[PROMPT 1]
In the text about Will and Ariel Durant, which volume of The Story of Civilization won a Pulitzer Prize?
[PROMPT 2]
Continue the text about Will and Ariel Durant from the point where it ends.
--- GIVEN TEXT ---
To say that Will Durant and his wife, Ariel, were prolific writers of history would be like saying that turkey is eaten on Thanksgiving or people shoot fireworks on the Fourth of July. The Durants are best known for their monumental eleven volume work, The Story of Civilization. The series was written over four decades and has sold millions of copies, been translated into many different languages and one of the volumes, Rousseau and Revolution, won a Pulitzer Prize.
After they had completed ten of the volumes, the Durant’s wrote a brief series of essays called The Lessons of History. As the title suggests, the intent of this little book was to sum up what had been learned in their decades of research and writing. They hoped to “illuminate present affairs, future probabilities, the nature of man, and the conduct of states.” While there is much in the book that is quote worthy, I want to share two passages where they discuss the importance of faith. In a section entitled Religion and History they write:
There is no significant example in history . . . of a society successfully maintaining moral life without the aid of religion . . . some other nations have divorced their governments from all churches, but they had the help if religion in keeping social order.
--- AVAILABLE DATA ---
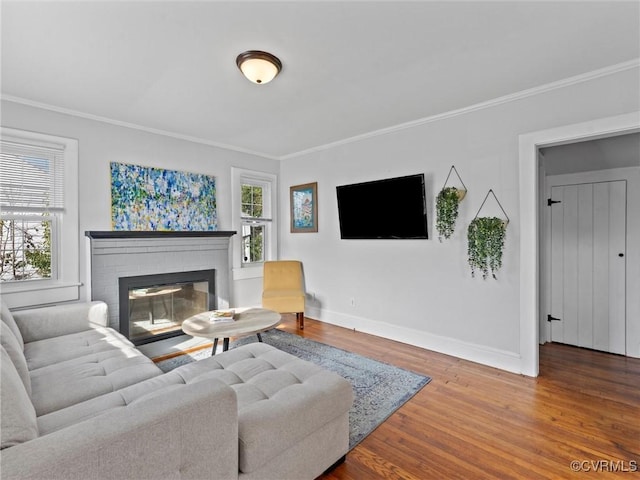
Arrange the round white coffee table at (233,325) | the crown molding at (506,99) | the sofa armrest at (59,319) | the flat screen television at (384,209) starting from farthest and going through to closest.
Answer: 1. the flat screen television at (384,209)
2. the round white coffee table at (233,325)
3. the sofa armrest at (59,319)
4. the crown molding at (506,99)

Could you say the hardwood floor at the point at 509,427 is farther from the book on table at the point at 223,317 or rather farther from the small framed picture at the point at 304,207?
the small framed picture at the point at 304,207

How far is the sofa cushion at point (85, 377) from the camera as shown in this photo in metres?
1.63

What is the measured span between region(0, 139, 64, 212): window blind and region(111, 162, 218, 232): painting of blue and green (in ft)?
1.47

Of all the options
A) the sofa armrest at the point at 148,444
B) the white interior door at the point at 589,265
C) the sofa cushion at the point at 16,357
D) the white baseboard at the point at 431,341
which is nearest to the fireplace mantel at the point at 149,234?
the sofa cushion at the point at 16,357

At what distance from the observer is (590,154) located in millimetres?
3205

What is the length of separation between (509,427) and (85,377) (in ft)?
8.75

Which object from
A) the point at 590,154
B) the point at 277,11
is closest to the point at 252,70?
the point at 277,11

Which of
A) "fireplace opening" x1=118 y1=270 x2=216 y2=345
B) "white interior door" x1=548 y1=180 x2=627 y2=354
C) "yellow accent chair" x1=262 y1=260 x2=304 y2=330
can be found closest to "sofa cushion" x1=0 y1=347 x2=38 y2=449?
"fireplace opening" x1=118 y1=270 x2=216 y2=345

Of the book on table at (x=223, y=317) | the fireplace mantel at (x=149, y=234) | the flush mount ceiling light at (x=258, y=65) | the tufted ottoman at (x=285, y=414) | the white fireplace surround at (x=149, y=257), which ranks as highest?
the flush mount ceiling light at (x=258, y=65)

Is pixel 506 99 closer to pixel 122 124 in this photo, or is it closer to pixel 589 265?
pixel 589 265

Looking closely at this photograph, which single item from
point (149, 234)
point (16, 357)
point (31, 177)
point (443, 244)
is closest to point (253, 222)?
point (149, 234)

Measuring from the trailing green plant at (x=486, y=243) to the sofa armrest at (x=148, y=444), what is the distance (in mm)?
2569

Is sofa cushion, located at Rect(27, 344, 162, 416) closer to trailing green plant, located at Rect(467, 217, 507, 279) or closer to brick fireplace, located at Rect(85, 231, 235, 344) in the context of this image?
brick fireplace, located at Rect(85, 231, 235, 344)

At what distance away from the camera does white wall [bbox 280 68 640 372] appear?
2.67 metres
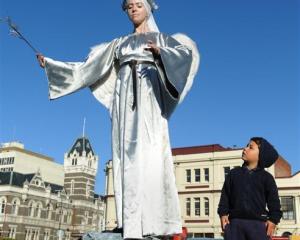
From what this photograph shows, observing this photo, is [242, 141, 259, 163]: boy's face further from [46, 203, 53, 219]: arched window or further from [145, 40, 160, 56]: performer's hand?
[46, 203, 53, 219]: arched window

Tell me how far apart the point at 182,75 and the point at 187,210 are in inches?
1424

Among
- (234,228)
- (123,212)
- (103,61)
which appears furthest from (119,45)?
(234,228)

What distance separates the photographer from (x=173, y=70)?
428 centimetres

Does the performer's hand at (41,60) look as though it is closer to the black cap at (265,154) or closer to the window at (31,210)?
the black cap at (265,154)

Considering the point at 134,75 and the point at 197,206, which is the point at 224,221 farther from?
the point at 197,206

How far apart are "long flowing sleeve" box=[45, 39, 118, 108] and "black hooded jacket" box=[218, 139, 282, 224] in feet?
6.06

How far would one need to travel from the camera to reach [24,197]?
5709 centimetres

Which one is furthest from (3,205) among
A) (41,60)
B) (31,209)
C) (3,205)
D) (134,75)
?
(134,75)

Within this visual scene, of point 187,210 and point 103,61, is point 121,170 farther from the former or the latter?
point 187,210

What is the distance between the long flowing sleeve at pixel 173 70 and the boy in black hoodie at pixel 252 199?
89 centimetres

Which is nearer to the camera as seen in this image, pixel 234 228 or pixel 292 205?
pixel 234 228

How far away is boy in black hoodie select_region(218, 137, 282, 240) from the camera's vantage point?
11.9 feet

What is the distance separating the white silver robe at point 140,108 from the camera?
425 cm

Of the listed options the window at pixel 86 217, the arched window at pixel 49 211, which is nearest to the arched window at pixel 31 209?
the arched window at pixel 49 211
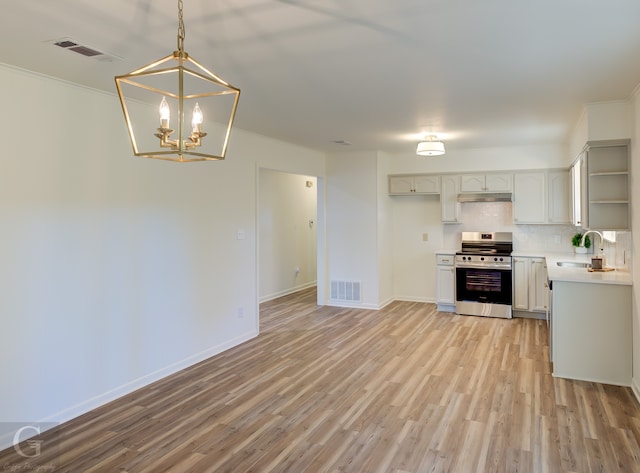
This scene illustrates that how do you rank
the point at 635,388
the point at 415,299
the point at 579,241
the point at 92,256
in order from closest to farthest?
the point at 92,256
the point at 635,388
the point at 579,241
the point at 415,299

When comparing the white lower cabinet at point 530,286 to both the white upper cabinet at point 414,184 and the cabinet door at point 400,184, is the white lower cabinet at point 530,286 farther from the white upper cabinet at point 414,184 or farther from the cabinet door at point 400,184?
the cabinet door at point 400,184

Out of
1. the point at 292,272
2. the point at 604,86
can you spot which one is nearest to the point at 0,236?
the point at 604,86

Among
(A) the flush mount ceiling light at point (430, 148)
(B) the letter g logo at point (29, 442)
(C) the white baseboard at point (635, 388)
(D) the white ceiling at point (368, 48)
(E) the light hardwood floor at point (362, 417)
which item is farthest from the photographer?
(A) the flush mount ceiling light at point (430, 148)

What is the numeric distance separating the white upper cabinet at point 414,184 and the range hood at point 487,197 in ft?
1.50

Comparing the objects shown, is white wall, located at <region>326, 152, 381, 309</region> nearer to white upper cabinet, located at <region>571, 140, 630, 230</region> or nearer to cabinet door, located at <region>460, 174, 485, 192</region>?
cabinet door, located at <region>460, 174, 485, 192</region>

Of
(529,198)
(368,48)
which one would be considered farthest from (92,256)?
(529,198)

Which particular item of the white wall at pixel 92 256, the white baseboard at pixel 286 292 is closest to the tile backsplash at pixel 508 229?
the white baseboard at pixel 286 292

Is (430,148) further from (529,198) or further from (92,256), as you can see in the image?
(92,256)

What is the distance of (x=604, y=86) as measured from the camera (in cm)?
351

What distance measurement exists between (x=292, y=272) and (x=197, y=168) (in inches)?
176

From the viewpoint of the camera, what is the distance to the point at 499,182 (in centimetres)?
671

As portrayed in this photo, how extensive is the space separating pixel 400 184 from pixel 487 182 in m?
1.35

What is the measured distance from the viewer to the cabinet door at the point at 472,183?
6.82 metres

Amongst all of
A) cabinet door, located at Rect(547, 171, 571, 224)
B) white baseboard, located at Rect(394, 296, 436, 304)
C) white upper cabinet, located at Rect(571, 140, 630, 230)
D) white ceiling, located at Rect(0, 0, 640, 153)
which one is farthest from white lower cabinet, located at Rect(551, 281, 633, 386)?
white baseboard, located at Rect(394, 296, 436, 304)
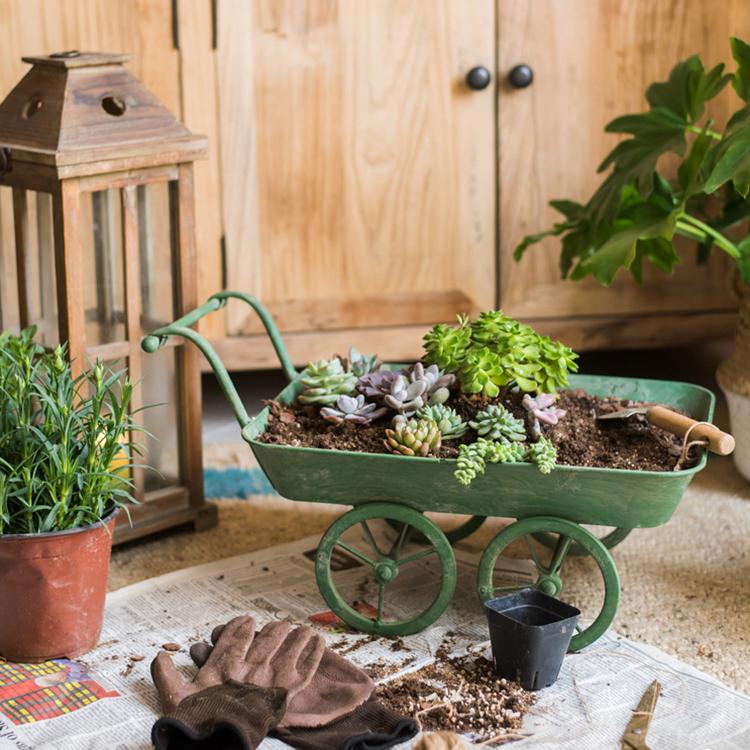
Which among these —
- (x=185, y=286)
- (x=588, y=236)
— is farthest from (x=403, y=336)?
(x=185, y=286)

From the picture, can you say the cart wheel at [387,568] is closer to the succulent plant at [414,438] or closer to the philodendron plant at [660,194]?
the succulent plant at [414,438]

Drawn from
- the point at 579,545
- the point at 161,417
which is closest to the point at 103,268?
the point at 161,417

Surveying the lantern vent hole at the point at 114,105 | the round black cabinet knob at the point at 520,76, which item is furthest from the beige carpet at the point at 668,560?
the round black cabinet knob at the point at 520,76

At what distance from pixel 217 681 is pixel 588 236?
1.14m

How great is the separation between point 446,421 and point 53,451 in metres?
0.54

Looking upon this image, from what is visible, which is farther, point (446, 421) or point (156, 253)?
point (156, 253)

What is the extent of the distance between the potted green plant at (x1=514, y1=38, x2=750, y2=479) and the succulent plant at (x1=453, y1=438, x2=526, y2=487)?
491 millimetres

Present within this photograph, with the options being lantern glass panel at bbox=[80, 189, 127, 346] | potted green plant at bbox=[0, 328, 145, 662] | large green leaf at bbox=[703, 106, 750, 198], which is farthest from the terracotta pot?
large green leaf at bbox=[703, 106, 750, 198]

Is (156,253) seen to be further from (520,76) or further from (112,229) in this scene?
(520,76)

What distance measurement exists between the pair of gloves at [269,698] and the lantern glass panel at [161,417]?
0.46m

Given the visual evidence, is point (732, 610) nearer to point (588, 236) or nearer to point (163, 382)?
point (588, 236)

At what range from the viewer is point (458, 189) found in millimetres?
2531

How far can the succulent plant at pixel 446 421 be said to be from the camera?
1.71 meters

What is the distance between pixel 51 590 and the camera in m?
1.64
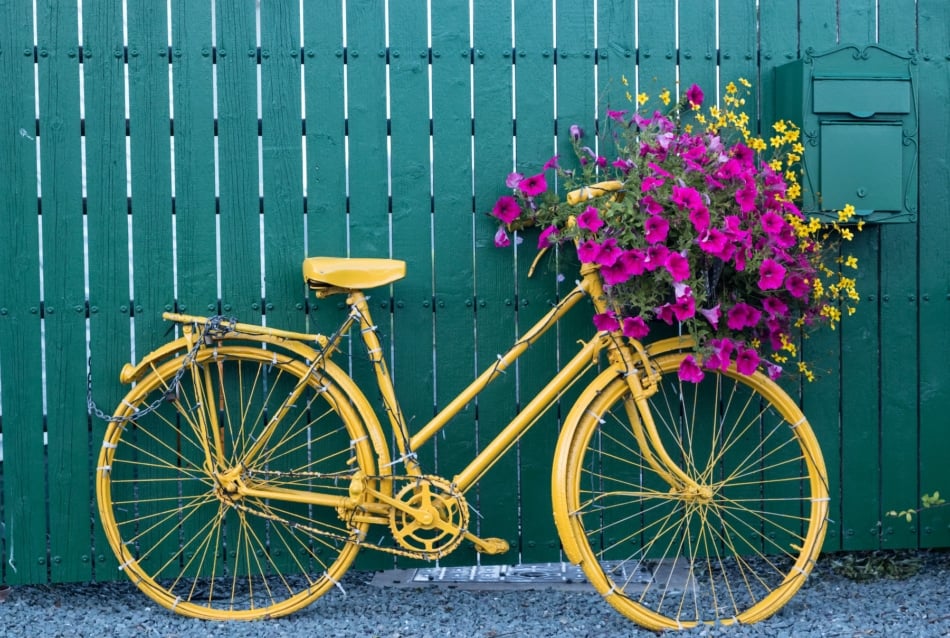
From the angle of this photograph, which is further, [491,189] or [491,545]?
[491,189]

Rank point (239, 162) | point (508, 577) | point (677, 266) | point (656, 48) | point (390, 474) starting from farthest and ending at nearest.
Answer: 1. point (508, 577)
2. point (656, 48)
3. point (239, 162)
4. point (390, 474)
5. point (677, 266)

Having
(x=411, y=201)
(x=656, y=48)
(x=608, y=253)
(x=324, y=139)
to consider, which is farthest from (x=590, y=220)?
(x=324, y=139)

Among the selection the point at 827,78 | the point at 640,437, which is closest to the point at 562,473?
the point at 640,437

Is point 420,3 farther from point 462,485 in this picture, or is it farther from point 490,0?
point 462,485

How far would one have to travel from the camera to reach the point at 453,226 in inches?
142

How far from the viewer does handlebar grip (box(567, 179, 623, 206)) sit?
3.23 meters

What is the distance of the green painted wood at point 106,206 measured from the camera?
3.48 meters

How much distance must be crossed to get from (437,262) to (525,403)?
1.98 feet

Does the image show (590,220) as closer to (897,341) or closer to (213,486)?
(897,341)

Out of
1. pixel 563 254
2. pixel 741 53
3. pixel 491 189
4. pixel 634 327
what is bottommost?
pixel 634 327

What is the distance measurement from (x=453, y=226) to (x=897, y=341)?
1.72 meters

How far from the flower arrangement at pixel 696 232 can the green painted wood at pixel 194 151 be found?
102 centimetres

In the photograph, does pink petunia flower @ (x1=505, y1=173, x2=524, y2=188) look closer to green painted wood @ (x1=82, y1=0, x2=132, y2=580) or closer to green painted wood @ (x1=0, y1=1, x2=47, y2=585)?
green painted wood @ (x1=82, y1=0, x2=132, y2=580)

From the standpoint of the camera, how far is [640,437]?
10.9ft
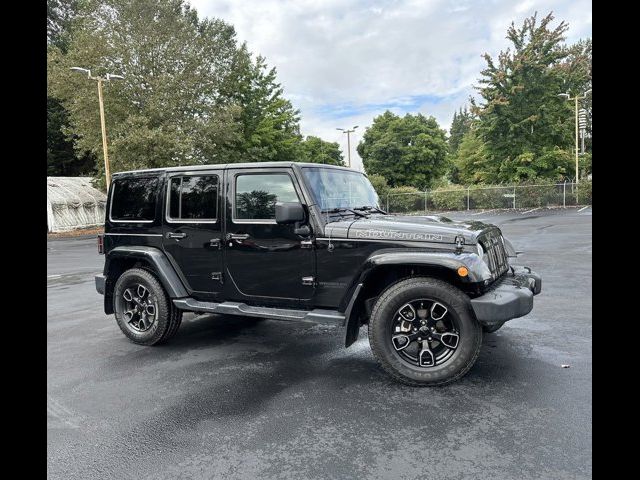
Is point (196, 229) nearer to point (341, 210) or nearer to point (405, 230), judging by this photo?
point (341, 210)

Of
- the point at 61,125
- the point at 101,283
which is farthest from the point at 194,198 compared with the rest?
the point at 61,125

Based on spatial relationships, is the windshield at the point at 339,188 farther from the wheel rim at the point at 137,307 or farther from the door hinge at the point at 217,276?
the wheel rim at the point at 137,307

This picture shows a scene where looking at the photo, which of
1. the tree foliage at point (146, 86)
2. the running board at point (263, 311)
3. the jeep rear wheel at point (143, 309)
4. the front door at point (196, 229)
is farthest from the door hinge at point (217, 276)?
the tree foliage at point (146, 86)

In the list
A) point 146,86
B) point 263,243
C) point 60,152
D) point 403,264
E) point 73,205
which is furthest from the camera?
point 60,152

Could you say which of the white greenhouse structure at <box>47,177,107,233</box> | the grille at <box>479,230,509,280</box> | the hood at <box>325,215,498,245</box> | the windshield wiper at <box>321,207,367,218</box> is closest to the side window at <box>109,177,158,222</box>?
the windshield wiper at <box>321,207,367,218</box>

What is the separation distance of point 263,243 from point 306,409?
1641mm

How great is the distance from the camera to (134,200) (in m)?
5.14

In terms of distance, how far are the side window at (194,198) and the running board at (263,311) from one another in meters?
0.89

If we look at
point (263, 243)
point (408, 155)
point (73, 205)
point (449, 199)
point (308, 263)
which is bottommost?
point (308, 263)

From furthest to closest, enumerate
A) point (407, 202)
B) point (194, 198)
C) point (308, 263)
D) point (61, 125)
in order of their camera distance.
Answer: point (61, 125) → point (407, 202) → point (194, 198) → point (308, 263)

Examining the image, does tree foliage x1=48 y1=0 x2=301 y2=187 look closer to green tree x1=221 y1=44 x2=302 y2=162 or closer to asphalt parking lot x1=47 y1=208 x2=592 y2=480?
green tree x1=221 y1=44 x2=302 y2=162

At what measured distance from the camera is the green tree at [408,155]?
46594mm

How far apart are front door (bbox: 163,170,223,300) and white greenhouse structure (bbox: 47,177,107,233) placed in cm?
2392

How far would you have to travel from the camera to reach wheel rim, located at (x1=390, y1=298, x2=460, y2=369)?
3.68 meters
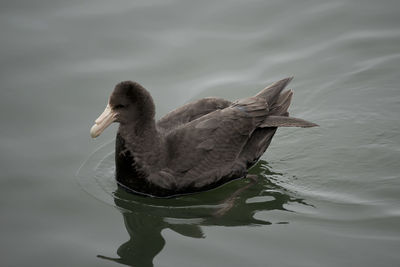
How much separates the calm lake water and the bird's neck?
455 mm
---
[FINAL ANSWER 1]
Rousseau and Revolution

[FINAL ANSWER 2]
In the last section of the book, called Is “Progress Real?,” they return to this theme.
We frolic in our emancipation from theology, but have we developed a natural ethic—a moral code independent of religion—strong enough to keep our instincts of acquisition, pugnacity, and sex from debasing our civilization into a mire of greed, crime, and promiscuity?
If the answer to this question was “No,” in 1968 (the year TLOH was published), 50 plus years have done nothing but reinforce such a conclusion. As our nation has moved away from faith there has been a corresponding rise in social ills.
It’s worth nothing that the Durants were not religious people. Will had plans at one time of entering the priesthood, but he abandoned those when he left during his seminary training. The Durants’ conclusions are not those of people of faith, but rather historians.
We hear much these days about the evils of religion from people like Sam Harris. No one disputes that there have been evil actions, people, and even extremist movements. But that is not the same thing as saying that religion itself is evil. Moreover, such a position fails to account for all of the hospitals, homeless shelters, soup kitchens, children’s’ homes, treatment centers, and other good things that have been built in the name of Christ. When you look at the big picture, Sam Harris is wrong and the Durants are right. Faith is a good thing that benefits not just those who profess it, but all of society.